Watch This Small-Scale Rocket Launch in Stunning Slow-Mo

Shelby Rogers

Would it really be a slow motion video if it wasn't from the Slow Mo Guys? Gavin and Dan set off to the U.S. to visit Purdue University's engineering department in Indiana. The school let the duo borrow its six-foot tall rocket powered by traditional solid fuel. However, the small-scale rocket is made of significantly less sturdy materials when compared to commercial rockets. In just four feet, the Purdue rocket can travel at speeds up to 130 mph. It can even move faster than the speed of sound.

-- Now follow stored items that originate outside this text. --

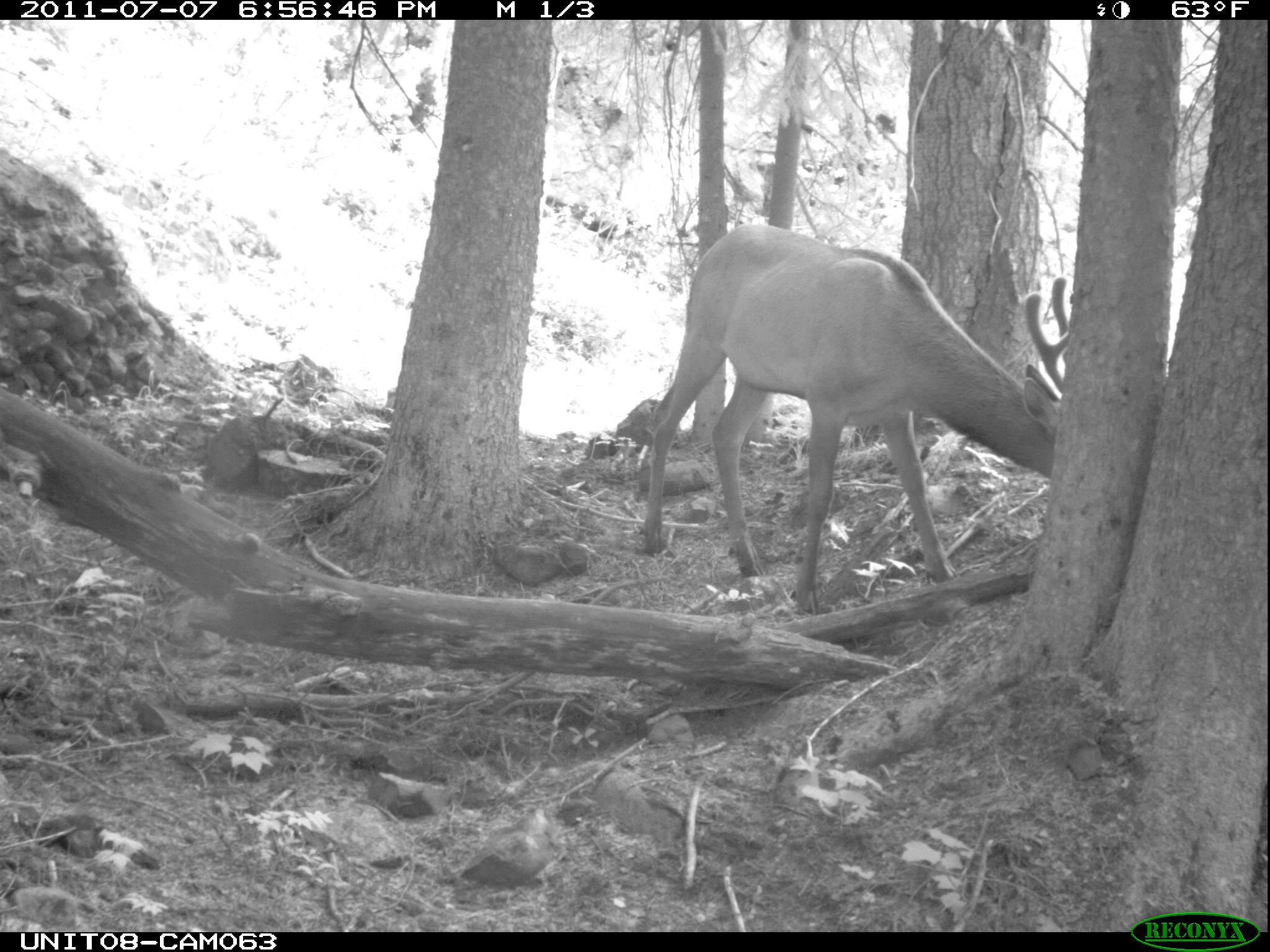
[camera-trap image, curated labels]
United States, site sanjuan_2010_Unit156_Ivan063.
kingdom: Animalia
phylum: Chordata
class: Mammalia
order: Artiodactyla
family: Cervidae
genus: Cervus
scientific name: Cervus elaphus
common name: red deer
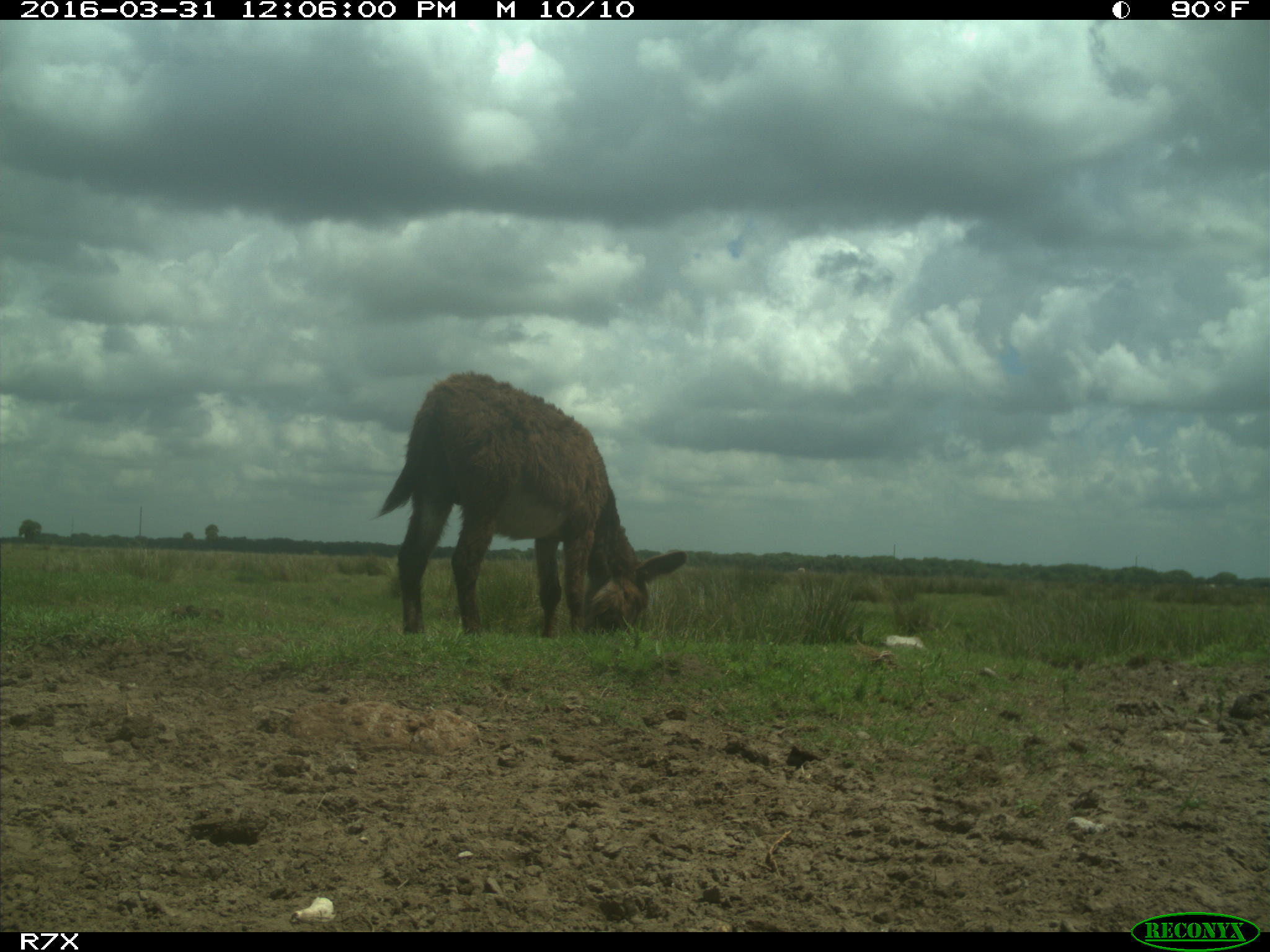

For such a fast-moving subject, the guys needed an equally fast-moving camera. They shot the video at 28,000fps with a Phantom V2511. Gavin used a Phantom Flex 4K for their wide shots at a respectable 1,000fps. They even tacked a camera onto the rocket itself to track the rocket's flight path.

Gavin even let a student hold on to the Phantom and shoot the rocket launch, and the student gets one of the coolest shots in the whole video. It starts at the 6:48 mark, and we think the Slow Mo team might have a new camera assistant should they ever need one.

This isn't the first time the YouTube stars visited Purdue University. They toured Zucrow Labs after seeing a tweet about hypergolic propellants being studied at the school. Gav and Dan then filmed several videos there, most notably the iMac Annihilator video from December last year.

Purdue University students know quite a bit about rockets. The university boasts a successful hybrid rocket initiative, the purpose of which is to create a space vehicle "capable of delivering suborbital microgravity experiments to altitudes exceeding 62 miles."